SELECTED EXTRACT »
---

Do not use padding, use margins between elements (browser scaling nightmares and element.offsetHeight / CONST_LINE_HEIGHT)
Try to define constants for everything, try to not use getBoundingClientRect(), try to use only offsetHeight and not offsetTop. Due to the iterative nature of pagination this will cost you performance and the cost will scale with content.
We use a dom structure that is nearby that share all the same CSS but is hidden where elements are appended so we can check heights of elements that have changed and cannot be queried accurately from the current element in the DOM or it doesnt exist. Generally speaking I use node.eq(dom.pmViewDesc.node) to check this equality.
Do calculations across your elements that are paginated, not the pages in general. Trying to calculate entire pages may be more difficult. You have to check if all your elements on a page are properly re-assembled if you do it that way, I have found that to be more difficult than worthwhile.
Try to make your styles/heights/font all as consistent and well defined as possible, so that everything is predictable. Height/spacings where its Multiples of some number makes it as easier. Make your page a multiple of some amount of lines you want to meet. Like your page is 50 lines, so you want your elements and space between elements multiples of some height, like 20. so your pages are 1000pixels.

---

SOURCE MATERIAL »
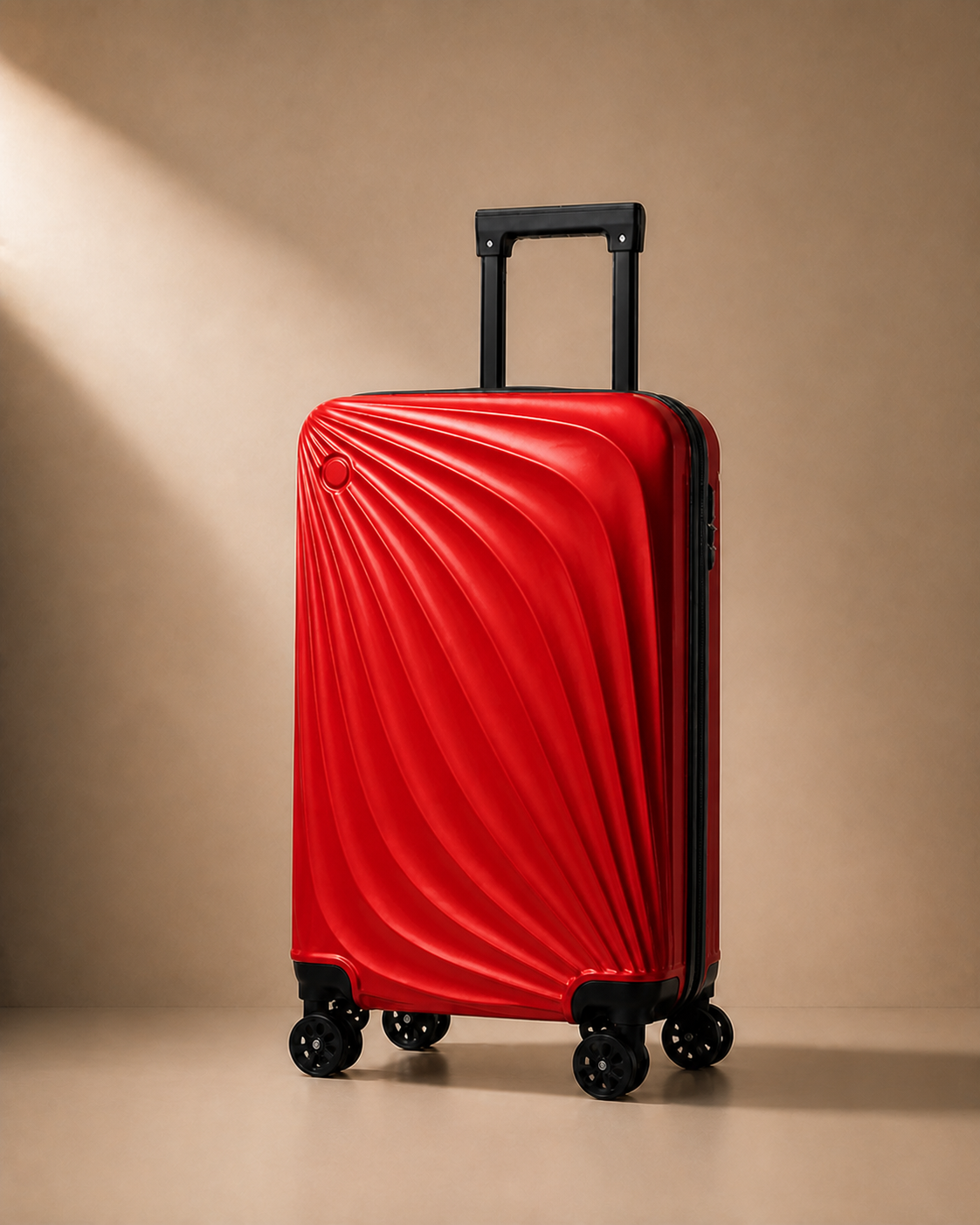 Mousehole 20 Inch Hard Shell Travel Makeup Case in Red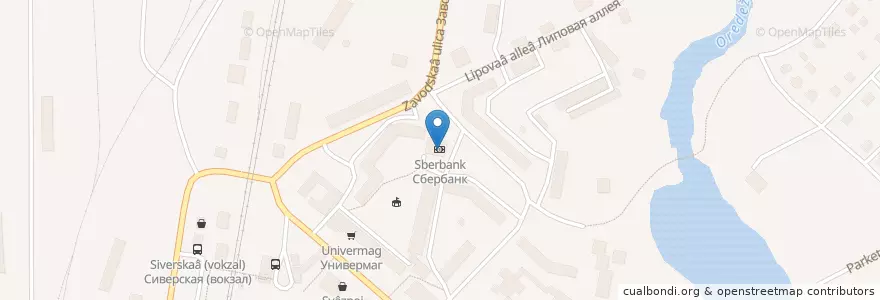 Mapa de ubicacion de Сбербанк en Russland, Föderationskreis Nordwest, Oblast Leningrad, Rajon Gattschina, Сиверское Городское Поселение.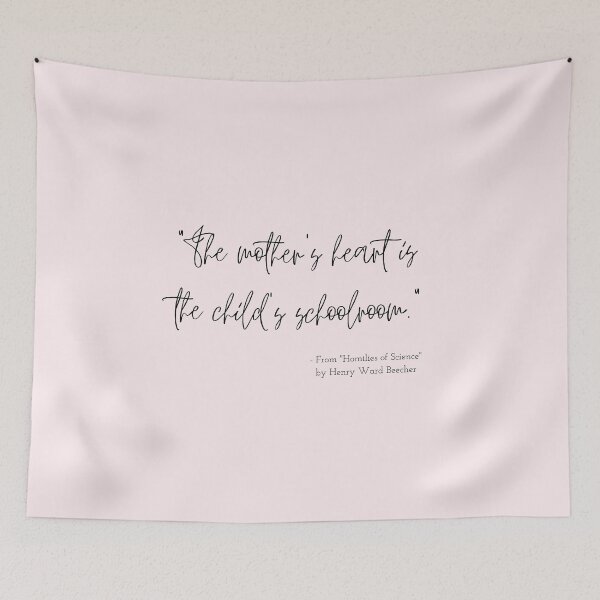 Item preview, A Quote about Mothers from "Homilies of Science" by Henry Ward Beecher designed and sold by Poemit.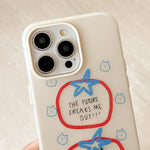 Custodia per telefono antiurto con design satinato 3 in 1, For iPhone 13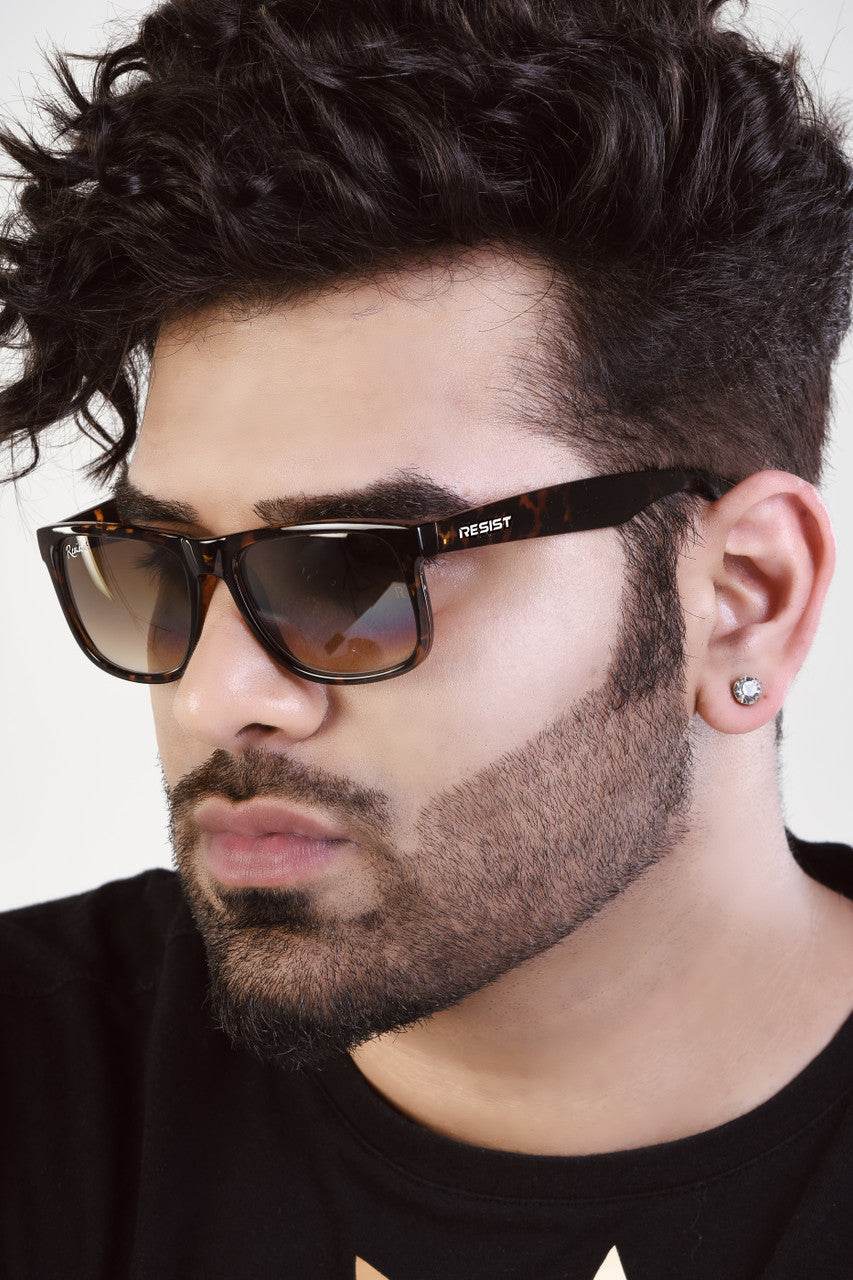 Superb TF Brown Wayfarer Sunglasses – UV Protected - Mens Attire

---

CHECK YOUR UNDERSTANDING »
1) In the pagination tips, what page height in pixels results from a 50-line page whose line height is 20?
2) List each thing the pagination tips tell the reader not to use.

ANSWERS TO THE TASKS »
1) 1000 pixels

2)
- padding
- getBoundingClientRect()
- offsetTop